A CDN (Content Delivery Network — Cloudflare, Fastly, CloudFront) is a globally distributed network of reverse-proxy caches. Users connect to the nearest edge PoP ("point of presence" — a server cluster near them). A cache hit is served straight from the edge; a miss is fetched from your origin (your main server), cached, then served. Benefits: lower latency (content is physically near users), less load on your origin, DDoS absorption, and TLS handled at the edge. "Edge computing" pushes not just caching but actual code (edge functions) out to those PoPs so even dynamic logic runs close to users.
10. Rate limiting, timeouts, retries & backoff
Rate limiting caps how many requests a client may make in a time window. It protects you from abuse, buggy clients, and overload. Over-limit requests should return 429 Too Many Requests with a Retry-After header telling the client when to try again.
TOKEN BUCKET (allows bursts): +1 token / 100ms refills the bucket 10 saved tokens -> a burst of 10 passes instantly, then throttles to the refill rate. LEAKY BUCKET (smooths bursts): pour in fast -> drips out exactly 1 / 100ms, a steady constant stream no matter the input.
Other algorithms: Fixed Window (count per clock window — simple, but allows a 2x burst at the boundary), Sliding Window (smooths that boundary problem). Token bucket allows controlled bursts and is the most common API choice.
Timeouts are mandatory. Never wait forever — every network call needs a deadline. Without one, a single hung dependency can use up all your threads/connections and take the whole system down.
Retries must be careful. Only retry idempotent requests (or those with an Idempotency-Key), and only on transient errors (timeouts, 502/503/504, 429-with-Retry-After) — never on permanent client errors like 400/401/404. Use exponential backoff (wait 1s, 2s, 4s, 8s…) plus jitter (randomize the delay).
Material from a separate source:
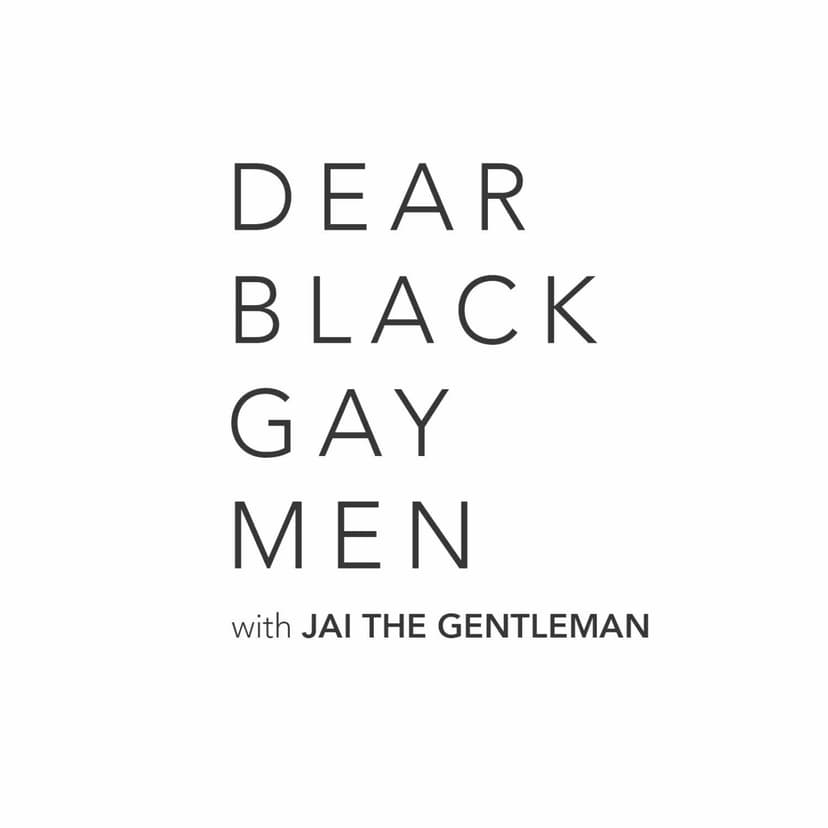 Dear Black Gay Men Podcast cover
THUNDERING HERD (no jitter): 1000 clients fail at t=0, ALL retry at t=1,2,4... -> each wave re-crashes the recovering server WITH JITTER: each client picks a random delay in [0, backoff] -> retries spread out, the server recovers
429 with Retry-After — not a generic 500 or a silent drop. Well-behaved clients then know exactly when to come back.- HTTP is a stateless, client-driven request/response protocol; statelessness is exactly what lets you scale horizontally by adding identical servers.
- Know your status codes cold —
401(who are you?) vs403(you can't do that), and502(bad upstream answer) vs504(upstream timed out). - HTTP/2 fixed application-layer head-of-line blocking via multiplexing; HTTP/3 over QUIC (UDP) fixes the remaining transport-layer blocking and adds connection migration.
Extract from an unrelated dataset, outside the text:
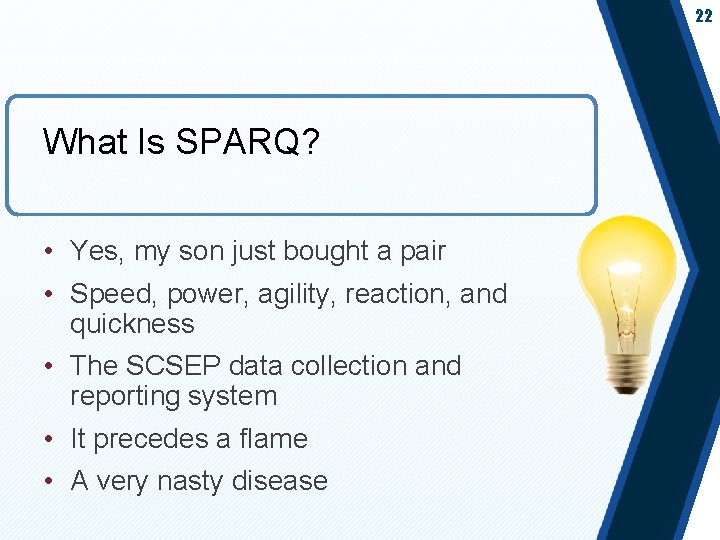 22 What Is SPARQ? • Yes, my son just bought a pair • Speed,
- TLS uses slow asymmetric crypto only to agree a key, then fast symmetric crypto for the data; TLS 1.3 is a 1-RTT handshake with mandatory forward secrecy.
- Latency, throughput, and bandwidth are different things — a remote call is ~1,000,000× a memory read, so cache at every layer and minimize round trips.
- Only retry idempotent requests on transient errors, with exponential backoff + jitter and a circuit breaker, to avoid double-charges and thundering herds.